------ Passage shown
As the date for the Mumbai civic polls - February 2012 - draws closer, citizens' groups have started working once again towards finding their own independent candidates, like they did in 2007, when the city got its first citizen-backed candidate, Adolf D'Souza.

mumbai Updated: Jul 11, 2011 00:36 IST
Kunal Purohit

As the date for the Mumbai civic polls - February 2012 - draws closer, citizens' groups have started working once again towards finding their own independent candidates, like they did in 2007, when the city got its first citizen-backed candidate, Adolf D'Souza.

The citizens' movement that culminated into D'Souza's election as corporator has inspired many citizen groups, and in the 2012 civic polls, between 20 and 50 wards of the total 227 electoral wards are likely to see citizen-backed candidates stand for elections.

"We have identified 20 to 25 electoral wards where we have activated local teams to start brainstorming about having citizen candidates," said Praful Vora, convenor of Jagruk Nagrik Manch (JNM), the umbrella body of organisations that was instrumental in D'Souza's victory. "The momentum is picking up."
------------
------ Recorded information
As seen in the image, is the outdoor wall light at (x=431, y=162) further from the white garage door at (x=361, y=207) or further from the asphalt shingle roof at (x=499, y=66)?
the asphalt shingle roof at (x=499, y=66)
------------
**Exercise aim:** List every person named in the Mumbai civic polls article above.

**Answer:** Adolf D'Souza, Kunal Purohit, Praful Vora